When crime guns are traced, the straw purchasers feign ignorance, claiming they just noticed the weapon was missing. If the legal buyer faced the threat of fines, the logic goes, she might think twice about arming friends who have criminal records.
Furious at lawmakers who killed the lost-and-stolen bill, city officials began taking small steps to protect their own. By 2009, nine cities - including Philadelphia, Lancaster, Reading, Pottsville, and Allentown - passed lost-and-stolen ordinances. To date, 30 brave towns have.
The legislature took notice and vowed revenge. Any day now, the House will vote on a bill granting the NRA the standing to sue towns that pass local gun laws.
So tax dollars are funding legislation seemingly written by, and for, an interest group with the sole goal of launching costly court cases?
Lancaster Mayor Rick Gray has never seen anything quite like it.
"Rather than devoting attention to property taxes or economic problems, the General Assembly is encouraging frivolous lawsuits to promote a political agenda," he said. "They're trying to bludgeon us."
Making cities pay
Pennsylvania gun laws are a sick joke. Any state that happily sells buyers unlimited weapons on demand is a state where politicians fear the wrath of the NRA more than the loss of their own lives.
Every attempt at commonsense legislation dies a bloody death.
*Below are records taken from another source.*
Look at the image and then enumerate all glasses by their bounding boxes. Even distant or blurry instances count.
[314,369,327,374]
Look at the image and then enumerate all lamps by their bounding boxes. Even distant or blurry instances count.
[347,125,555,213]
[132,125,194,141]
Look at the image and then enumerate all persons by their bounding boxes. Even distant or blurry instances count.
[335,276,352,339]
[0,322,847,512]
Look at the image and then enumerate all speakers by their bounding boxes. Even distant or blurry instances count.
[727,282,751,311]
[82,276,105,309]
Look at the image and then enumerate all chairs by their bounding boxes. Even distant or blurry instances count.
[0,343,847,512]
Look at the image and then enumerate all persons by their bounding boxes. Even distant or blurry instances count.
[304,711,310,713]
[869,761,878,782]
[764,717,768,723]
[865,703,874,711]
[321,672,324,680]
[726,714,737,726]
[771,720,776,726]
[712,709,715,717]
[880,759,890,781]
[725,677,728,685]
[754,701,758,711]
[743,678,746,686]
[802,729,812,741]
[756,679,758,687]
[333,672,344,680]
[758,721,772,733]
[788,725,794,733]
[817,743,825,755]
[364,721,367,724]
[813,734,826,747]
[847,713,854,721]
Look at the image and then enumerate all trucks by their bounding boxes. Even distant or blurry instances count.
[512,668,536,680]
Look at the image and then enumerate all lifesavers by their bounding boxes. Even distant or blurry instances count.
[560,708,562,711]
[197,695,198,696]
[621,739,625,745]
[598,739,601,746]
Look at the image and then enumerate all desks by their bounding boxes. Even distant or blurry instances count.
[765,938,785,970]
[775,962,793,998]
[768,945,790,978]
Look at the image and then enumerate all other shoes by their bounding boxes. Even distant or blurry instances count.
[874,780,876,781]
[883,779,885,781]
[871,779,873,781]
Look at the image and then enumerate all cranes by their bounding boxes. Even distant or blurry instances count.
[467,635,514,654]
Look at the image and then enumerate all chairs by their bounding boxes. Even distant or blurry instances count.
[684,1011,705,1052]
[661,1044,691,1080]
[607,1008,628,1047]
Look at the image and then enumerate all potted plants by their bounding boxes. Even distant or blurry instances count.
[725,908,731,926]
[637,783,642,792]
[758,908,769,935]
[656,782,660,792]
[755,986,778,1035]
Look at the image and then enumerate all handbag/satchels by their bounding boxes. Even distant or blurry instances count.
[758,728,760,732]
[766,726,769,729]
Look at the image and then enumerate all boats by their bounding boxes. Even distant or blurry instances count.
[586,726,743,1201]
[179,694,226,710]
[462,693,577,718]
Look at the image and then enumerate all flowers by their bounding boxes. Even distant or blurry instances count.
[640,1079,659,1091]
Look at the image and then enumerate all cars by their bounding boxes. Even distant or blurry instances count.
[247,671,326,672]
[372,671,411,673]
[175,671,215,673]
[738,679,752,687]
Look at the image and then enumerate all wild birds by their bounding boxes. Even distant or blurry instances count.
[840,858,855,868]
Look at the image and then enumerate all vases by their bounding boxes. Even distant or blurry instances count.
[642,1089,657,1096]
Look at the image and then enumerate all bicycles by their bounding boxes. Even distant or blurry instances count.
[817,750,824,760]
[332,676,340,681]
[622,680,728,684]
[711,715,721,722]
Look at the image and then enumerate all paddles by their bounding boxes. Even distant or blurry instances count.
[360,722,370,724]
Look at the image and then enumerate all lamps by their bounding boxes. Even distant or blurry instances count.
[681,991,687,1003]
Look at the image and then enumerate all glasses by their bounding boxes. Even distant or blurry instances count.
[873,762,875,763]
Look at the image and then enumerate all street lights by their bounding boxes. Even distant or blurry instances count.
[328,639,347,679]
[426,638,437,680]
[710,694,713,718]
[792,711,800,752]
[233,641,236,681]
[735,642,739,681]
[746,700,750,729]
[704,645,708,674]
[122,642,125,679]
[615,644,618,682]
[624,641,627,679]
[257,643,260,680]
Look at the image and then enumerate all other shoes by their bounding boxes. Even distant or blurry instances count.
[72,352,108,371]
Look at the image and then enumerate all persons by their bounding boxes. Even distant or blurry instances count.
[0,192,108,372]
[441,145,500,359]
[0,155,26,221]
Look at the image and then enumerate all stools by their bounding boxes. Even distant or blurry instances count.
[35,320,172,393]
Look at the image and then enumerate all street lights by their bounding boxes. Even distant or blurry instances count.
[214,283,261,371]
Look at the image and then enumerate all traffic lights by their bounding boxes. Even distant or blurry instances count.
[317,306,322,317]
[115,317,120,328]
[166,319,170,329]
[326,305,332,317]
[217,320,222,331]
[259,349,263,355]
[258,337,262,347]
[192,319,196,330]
In 2010, outgoing Gov. Ed Rendell dubbed his eight-year quest to make the state safer "an abject failure, a lost cause."
Legislators want to have it both ways: They refuse to protect citizens, but they'll be damned if they allow cities to do it for them.
Butler County Republican Daryl Metcalfe calls his bill the "Private Firearm Ownership Protection Act," as if he's urging collectors to sign a state registry. If only.